Lebih lanjut, Hasanuddin menyatakan bahwa secara pribadi, ia tidak melihat adanya percepatan atau perlambatan dalam proses pembahasan revisi UU TNI. Ia menekankan pentingnya menjalankan prosedur yang tepat dalam proses pembuatan undang-undang. "Yang paling penting dalam membuat undang-undang itu aturannya adalah prosedur cara membuatnya. Ya, prosedurnya tidak boleh dilewatkan," tegasnya. Pernyataan ini seolah menekankan bahwa fokus utama adalah pada kelengkapan prosedur, terlepas dari kontroversi lokasi rapat.
Pembahasan revisi UU TNI sendiri telah dimulai sejak Selasa, 12 Maret 2025, berkolaborasi antara Komisi I DPR dan pemerintah. Revisi ini meliputi beberapa poin penting, antara lain perubahan masa dinas keprajuritan dan penempatan prajurit aktif di kementerian/lembaga. Usulan revisi tersebut berfokus pada peningkatan masa dinas keprajuritan, dengan rencana perpanjangan hingga 58 tahun untuk bintara dan tamtama, serta hingga 60 tahun untuk perwira. Bahkan, terdapat kemungkinan perpanjangan hingga 65 tahun bagi prajurit yang menduduki jabatan fungsional tertentu.
Selain itu, revisi juga akan mengatur ulang penempatan prajurit aktif di kementerian/lembaga. Hal ini didorong oleh peningkatan kebutuhan akan peran prajurit TNI di berbagai instansi pemerintah. Revisi tersebut diharapkan dapat memberikan payung hukum yang lebih jelas dan mengakomodasi perkembangan kebutuhan tersebut. Namun, pemilihan tempat rapat yang menimbulkan pertanyaan publik ini menimbulkan kekhawatiran akan ternodainya kredibilitas proses legislasi yang sedang berlangsung.

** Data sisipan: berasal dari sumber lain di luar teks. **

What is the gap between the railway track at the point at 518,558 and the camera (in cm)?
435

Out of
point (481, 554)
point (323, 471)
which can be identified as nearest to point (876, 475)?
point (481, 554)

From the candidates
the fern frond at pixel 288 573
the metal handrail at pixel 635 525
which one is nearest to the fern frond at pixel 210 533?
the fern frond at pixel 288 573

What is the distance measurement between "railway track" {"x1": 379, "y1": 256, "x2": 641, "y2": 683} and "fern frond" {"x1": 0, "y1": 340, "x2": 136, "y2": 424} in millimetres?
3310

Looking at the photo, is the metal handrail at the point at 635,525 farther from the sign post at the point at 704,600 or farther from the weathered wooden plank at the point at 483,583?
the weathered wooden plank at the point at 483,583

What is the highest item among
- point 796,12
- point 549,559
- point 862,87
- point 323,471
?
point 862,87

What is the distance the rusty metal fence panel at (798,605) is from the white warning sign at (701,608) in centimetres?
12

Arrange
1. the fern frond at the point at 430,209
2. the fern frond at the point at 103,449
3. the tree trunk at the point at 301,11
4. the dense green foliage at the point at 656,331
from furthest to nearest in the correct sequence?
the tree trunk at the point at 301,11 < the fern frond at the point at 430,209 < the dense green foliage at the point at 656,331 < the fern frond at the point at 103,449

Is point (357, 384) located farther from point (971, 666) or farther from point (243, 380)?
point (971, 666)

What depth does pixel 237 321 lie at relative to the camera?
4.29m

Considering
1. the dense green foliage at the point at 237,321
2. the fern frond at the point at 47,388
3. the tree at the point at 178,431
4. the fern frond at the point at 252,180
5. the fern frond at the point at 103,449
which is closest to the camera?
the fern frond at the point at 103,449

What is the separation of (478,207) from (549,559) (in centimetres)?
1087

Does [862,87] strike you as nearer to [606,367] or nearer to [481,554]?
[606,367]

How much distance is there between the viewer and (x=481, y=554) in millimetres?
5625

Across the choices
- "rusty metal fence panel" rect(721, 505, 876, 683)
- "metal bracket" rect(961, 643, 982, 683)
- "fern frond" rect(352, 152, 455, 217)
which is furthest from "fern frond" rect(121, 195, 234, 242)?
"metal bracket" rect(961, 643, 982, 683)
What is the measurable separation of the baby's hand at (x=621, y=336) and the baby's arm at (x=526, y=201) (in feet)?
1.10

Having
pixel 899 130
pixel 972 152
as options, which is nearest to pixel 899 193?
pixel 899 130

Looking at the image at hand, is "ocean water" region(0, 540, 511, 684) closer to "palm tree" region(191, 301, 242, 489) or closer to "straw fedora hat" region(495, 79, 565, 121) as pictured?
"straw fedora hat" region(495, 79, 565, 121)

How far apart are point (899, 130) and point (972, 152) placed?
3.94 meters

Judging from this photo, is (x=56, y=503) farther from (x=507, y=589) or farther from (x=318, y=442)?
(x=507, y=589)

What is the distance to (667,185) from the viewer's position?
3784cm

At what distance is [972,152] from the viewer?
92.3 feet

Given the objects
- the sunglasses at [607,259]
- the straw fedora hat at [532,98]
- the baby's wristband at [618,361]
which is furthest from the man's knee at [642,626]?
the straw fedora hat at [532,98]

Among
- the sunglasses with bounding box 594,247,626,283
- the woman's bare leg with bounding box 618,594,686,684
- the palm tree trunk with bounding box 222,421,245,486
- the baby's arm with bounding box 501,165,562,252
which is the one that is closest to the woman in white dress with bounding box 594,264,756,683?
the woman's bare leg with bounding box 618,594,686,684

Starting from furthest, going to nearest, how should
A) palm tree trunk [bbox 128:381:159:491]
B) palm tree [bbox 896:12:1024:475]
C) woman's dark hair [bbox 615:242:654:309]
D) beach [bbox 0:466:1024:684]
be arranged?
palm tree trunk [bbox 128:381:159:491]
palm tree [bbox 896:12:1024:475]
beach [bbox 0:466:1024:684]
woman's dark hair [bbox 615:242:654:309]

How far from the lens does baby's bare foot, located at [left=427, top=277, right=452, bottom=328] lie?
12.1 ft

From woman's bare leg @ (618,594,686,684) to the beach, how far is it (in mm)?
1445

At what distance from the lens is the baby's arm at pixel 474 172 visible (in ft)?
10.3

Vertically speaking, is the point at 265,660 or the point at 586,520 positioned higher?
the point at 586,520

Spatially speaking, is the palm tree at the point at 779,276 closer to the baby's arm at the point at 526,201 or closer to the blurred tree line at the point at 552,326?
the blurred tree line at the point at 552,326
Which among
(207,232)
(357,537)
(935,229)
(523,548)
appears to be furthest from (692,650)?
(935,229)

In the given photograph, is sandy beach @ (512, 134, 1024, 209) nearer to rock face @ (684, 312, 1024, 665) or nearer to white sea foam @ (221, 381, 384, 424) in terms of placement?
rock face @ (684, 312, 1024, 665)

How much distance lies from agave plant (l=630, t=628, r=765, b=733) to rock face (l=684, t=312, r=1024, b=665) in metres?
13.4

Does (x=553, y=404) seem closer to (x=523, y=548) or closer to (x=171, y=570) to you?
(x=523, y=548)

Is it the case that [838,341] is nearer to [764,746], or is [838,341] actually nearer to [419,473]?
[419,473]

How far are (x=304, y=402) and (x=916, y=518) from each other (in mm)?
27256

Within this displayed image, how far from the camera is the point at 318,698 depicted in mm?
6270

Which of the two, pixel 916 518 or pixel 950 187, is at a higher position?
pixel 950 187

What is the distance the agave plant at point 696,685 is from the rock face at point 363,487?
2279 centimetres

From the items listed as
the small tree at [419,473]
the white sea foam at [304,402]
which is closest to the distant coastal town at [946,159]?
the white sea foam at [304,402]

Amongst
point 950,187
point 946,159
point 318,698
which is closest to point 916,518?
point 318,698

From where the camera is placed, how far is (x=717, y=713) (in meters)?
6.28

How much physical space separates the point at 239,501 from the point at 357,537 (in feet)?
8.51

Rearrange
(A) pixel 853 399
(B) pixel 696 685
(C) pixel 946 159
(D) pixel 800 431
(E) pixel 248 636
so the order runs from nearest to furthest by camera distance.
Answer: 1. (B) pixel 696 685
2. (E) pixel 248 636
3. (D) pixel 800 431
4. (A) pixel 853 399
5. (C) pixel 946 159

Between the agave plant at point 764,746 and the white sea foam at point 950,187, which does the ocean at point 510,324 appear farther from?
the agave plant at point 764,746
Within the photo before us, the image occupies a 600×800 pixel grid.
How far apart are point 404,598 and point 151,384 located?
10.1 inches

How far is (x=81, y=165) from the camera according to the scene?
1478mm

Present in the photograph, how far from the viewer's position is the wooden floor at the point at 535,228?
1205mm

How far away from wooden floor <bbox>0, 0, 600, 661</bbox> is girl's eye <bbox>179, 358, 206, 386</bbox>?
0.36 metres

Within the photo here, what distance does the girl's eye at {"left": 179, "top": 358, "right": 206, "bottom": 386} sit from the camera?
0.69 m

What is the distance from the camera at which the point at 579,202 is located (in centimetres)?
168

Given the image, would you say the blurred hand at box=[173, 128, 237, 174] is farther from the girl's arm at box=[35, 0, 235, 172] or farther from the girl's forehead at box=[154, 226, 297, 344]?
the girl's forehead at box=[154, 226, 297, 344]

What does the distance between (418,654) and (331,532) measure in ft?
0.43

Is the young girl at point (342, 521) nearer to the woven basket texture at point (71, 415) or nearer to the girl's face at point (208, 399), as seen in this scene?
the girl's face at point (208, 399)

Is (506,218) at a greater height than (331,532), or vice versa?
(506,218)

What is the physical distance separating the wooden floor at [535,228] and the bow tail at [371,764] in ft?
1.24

Transparansi dan akuntabilitas menjadi kunci untuk menjaga kepercayaan publik terhadap proses pembuatan undang-undang yang berdampak luas bagi kehidupan berbangsa dan bernegara.
Poin-poin penting revisi UU TNI:
- Perpanjangan masa dinas keprajuritan hingga 58 tahun (bintara dan tamtama) dan 60 tahun (perwira).
- Kemungkinan perpanjangan masa dinas hingga 65 tahun untuk prajurit di jabatan fungsional.
- Pengaturan ulang penempatan prajurit aktif di kementerian/lembaga.